Hawaii's Existential Choice: Tourism, Food and Survival
Originally posted on Resource Insights
Written by Community Solutions Fellow Kurt Cobb
Hawaiians used to feed themselves quite easily on this island paradise. With the arrival of Europeans and Americans came European and American ideas about plantation agriculture. Hawaii became a producer of coffee, sugar, pineapple, papaya, rice and other plantation crops.
While destroying Hawaii's diverse food system, the growers created a prosperous agricultural trading economy with mainland markets as customers. But competition from low-cost producers elsewhere has more recently devastated that economy. The last remaining sugar plantation closed in 2016.
The decline of the previously large sugar and pineapple industries now make Hawaii much more dependent on tourism as a source of income. Tourists are Hawaii's largest industry. They spent $15.6 billion in 2016 on vacations there representing about 18.5 percent of the total economy. That certainly underestimates their importance as many additional support services are needed to maintain the businesses that service the tourists.
As tourism has grown, land used for agriculture has declined by 68 percent since 1980. Some of the former plantation operators have turned themselves into land development companies to take advantage of the tourism and real estate boom.
The result is that Hawaii—a lush, fertile group of islands with the ability to grow crops year round—now imports 90 percent of its food.
Importing food is not a problem in and of itself. It turns out that some of the world's top food importing nations such as China, the United States and Germany are also top food exporters. They choose to specialize in what they grow most efficiently and export some of it, while importing foodstuffs which other countries are more efficient at growing by reason of climate, soil, water availability, labor costs and other factors. For countries such as China, the United States and Germany, disruptions in food imports might represent a mere inconvenience. Americans might feel deprived without bananas at their morning table, but they would have the option of choosing apples, pears or other fruit instead.
Hawaii could make policy that would encourage more food growing. But such policies are likely to raise the cost of government through agricultural subsidies. If Hawaii were an independent country, it could impose import duties on certain agricultural products in order to encourage local production of them.
But subsidies and other available measures—unless they are focused on building a diverse agriculture—might simply bring Hawaii back toward a plantation economy, not an economy that could actually feed the people of Hawaii.
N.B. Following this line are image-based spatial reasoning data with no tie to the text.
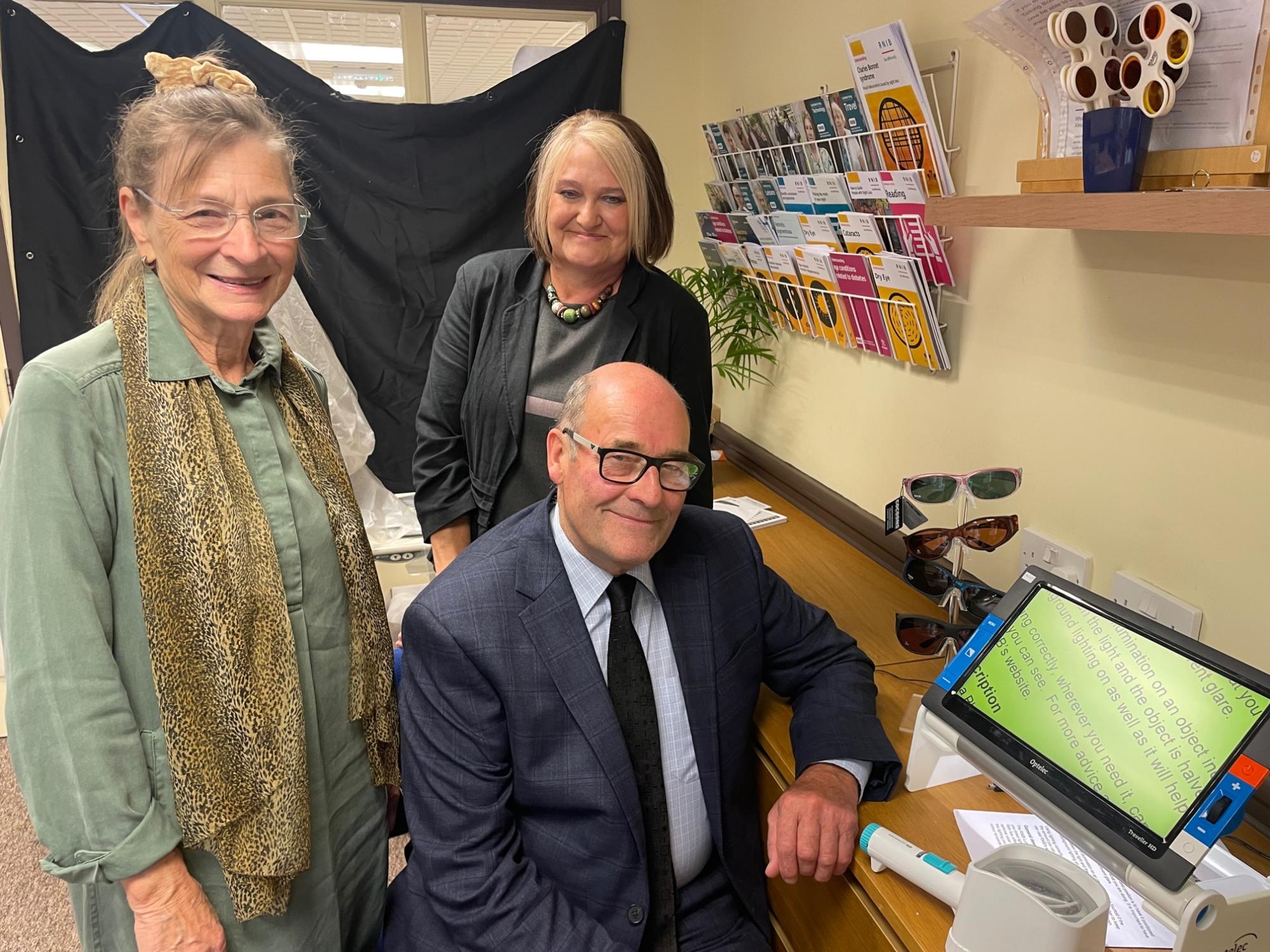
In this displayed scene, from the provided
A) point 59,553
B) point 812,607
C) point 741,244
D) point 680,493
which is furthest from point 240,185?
point 741,244

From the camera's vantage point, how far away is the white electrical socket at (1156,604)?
1.39 metres

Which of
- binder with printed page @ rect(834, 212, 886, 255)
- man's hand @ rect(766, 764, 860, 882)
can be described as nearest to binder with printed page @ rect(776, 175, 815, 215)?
binder with printed page @ rect(834, 212, 886, 255)

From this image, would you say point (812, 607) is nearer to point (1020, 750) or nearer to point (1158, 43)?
point (1020, 750)

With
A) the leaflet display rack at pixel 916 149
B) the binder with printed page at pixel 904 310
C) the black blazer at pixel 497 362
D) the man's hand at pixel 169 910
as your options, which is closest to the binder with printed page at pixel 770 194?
the leaflet display rack at pixel 916 149

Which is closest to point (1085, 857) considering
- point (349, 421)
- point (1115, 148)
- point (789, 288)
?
point (1115, 148)

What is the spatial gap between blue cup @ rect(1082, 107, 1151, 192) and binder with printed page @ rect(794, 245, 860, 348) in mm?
1015

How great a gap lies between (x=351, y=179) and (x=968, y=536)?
94.6 inches

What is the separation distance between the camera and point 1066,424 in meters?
1.64

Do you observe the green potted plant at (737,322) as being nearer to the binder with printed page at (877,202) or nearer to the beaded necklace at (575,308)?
the binder with printed page at (877,202)

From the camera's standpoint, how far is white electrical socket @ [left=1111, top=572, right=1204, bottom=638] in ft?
4.56

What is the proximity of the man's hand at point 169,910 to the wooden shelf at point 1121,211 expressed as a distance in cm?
142

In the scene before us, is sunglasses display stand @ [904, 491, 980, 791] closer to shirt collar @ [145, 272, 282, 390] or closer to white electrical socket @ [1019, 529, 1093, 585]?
white electrical socket @ [1019, 529, 1093, 585]

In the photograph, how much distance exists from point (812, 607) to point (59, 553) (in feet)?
3.64

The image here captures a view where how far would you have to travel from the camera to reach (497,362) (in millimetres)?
1832
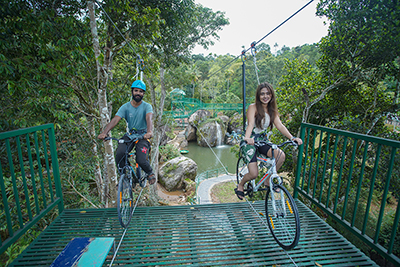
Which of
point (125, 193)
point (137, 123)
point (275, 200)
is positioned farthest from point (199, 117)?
point (275, 200)

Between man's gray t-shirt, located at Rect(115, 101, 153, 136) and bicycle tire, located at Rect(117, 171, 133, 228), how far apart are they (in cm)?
62

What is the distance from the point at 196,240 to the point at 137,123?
1.70 metres

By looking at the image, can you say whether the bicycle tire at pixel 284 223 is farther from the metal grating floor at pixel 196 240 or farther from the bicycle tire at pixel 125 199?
the bicycle tire at pixel 125 199

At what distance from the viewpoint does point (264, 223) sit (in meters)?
2.52

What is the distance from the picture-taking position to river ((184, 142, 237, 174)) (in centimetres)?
1889

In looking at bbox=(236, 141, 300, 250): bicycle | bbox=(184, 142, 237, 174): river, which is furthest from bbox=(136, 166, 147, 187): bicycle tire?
bbox=(184, 142, 237, 174): river

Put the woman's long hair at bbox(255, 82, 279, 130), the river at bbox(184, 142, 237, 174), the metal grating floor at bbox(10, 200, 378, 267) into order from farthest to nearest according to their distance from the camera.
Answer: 1. the river at bbox(184, 142, 237, 174)
2. the woman's long hair at bbox(255, 82, 279, 130)
3. the metal grating floor at bbox(10, 200, 378, 267)

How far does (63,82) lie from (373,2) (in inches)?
320

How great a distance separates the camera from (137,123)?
9.06 ft

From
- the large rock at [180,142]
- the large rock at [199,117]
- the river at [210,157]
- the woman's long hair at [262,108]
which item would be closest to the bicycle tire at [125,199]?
the woman's long hair at [262,108]

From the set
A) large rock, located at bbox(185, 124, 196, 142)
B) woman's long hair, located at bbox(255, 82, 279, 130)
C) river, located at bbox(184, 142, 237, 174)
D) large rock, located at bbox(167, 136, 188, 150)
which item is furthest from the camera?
large rock, located at bbox(185, 124, 196, 142)

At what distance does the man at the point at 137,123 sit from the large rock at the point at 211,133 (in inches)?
888

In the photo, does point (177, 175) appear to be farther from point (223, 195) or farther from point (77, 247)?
point (77, 247)

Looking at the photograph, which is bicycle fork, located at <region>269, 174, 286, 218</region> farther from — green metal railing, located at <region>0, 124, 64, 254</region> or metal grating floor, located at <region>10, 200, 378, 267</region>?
green metal railing, located at <region>0, 124, 64, 254</region>
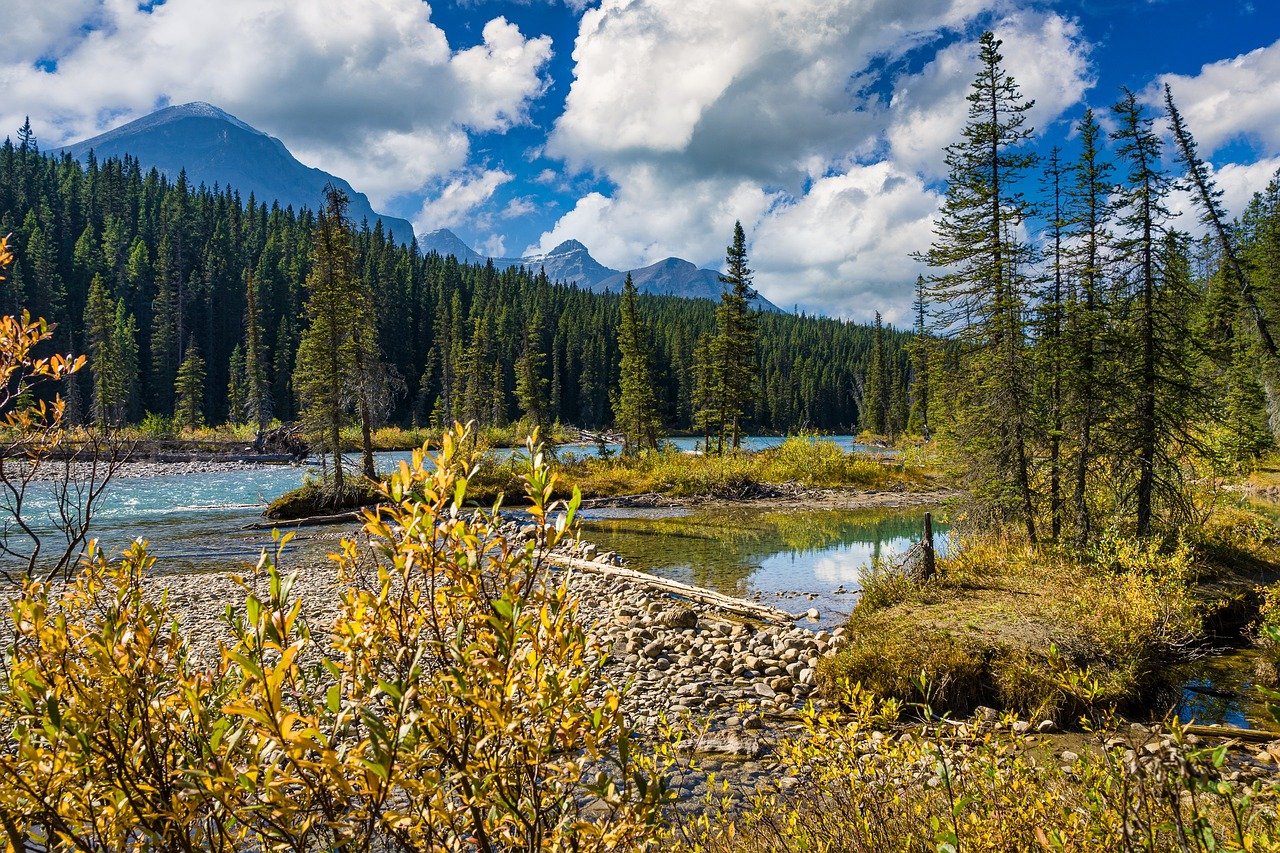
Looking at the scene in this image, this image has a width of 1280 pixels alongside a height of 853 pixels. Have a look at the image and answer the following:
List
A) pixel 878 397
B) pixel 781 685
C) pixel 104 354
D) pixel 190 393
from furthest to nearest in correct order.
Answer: pixel 878 397
pixel 190 393
pixel 104 354
pixel 781 685

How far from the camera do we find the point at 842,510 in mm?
27016

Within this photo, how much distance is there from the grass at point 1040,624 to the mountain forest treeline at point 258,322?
33.4m

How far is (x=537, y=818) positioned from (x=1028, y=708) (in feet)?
24.9

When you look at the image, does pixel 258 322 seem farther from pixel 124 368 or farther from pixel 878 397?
pixel 878 397

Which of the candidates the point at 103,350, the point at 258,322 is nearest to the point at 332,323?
the point at 103,350

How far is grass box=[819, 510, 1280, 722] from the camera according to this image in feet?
24.9

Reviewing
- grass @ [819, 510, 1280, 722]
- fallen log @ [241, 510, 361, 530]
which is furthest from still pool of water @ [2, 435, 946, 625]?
grass @ [819, 510, 1280, 722]

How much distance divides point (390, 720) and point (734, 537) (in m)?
19.5

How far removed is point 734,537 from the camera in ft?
67.7

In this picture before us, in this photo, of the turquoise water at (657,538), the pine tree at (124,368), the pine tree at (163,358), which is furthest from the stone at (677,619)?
the pine tree at (163,358)

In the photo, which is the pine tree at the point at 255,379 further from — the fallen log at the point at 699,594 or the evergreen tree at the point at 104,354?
the fallen log at the point at 699,594

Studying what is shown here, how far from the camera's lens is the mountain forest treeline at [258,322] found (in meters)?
62.2

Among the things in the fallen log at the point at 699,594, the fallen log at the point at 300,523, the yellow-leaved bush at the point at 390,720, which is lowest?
the fallen log at the point at 699,594

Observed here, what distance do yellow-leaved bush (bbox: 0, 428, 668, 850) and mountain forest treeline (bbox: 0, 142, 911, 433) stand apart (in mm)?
41843
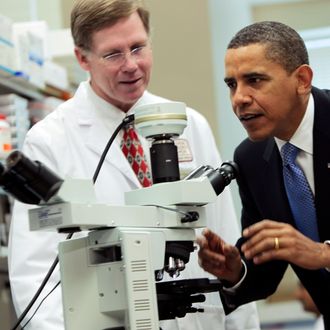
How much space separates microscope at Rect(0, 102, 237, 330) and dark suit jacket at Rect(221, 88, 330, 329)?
20.5 inches

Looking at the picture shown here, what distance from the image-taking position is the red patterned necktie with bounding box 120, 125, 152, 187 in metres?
2.38

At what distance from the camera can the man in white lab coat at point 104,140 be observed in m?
2.26

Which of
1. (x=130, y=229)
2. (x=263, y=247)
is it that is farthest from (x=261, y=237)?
(x=130, y=229)

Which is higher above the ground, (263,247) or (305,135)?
(305,135)

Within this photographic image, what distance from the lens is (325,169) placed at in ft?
7.14

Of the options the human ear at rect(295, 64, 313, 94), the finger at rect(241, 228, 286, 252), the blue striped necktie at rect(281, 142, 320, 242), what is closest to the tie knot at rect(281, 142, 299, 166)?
the blue striped necktie at rect(281, 142, 320, 242)

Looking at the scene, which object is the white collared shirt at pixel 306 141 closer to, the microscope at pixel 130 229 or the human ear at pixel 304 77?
the human ear at pixel 304 77

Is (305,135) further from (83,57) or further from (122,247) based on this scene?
(122,247)

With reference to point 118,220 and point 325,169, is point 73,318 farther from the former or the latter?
point 325,169

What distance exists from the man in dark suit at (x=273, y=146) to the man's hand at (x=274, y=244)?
0.07 meters

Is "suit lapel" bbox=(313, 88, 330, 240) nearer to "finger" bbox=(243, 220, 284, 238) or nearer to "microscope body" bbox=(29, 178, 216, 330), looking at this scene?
"finger" bbox=(243, 220, 284, 238)

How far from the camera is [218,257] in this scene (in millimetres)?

Here Hawaii faces two problems. A census done by Hawaii's still then independent government in 1850 put the population at around 84,000. The 2010 census showed a population of more than 1.3 million according to Hawaiian state census information.
Using current agricultural lands, it would be difficult to feed a population that has grown more than 10 times (let alone the tourists who add another 220,000 people daily to the population)—even if crops were broadly diversified. In all likelihood much more land would have to be put under cultivation and many more people would have to be engaged in growing food in residential vegetable gardens, truck farms and large polyculturefarm operations.
The second problem is that so long as the tourists keep coming, there is little impetus to reverse the trend in Hawaiian agriculture. The assumption is that the tourists will simply keep coming and coming forever. The September 11, 2001 terrorist attacks on the United States and the deep recession of 2008 and 2009 taught Hawaiians that there will be significant disruptions in tourist traffic, but that that traffic will always come back. Have they learned the right lesson?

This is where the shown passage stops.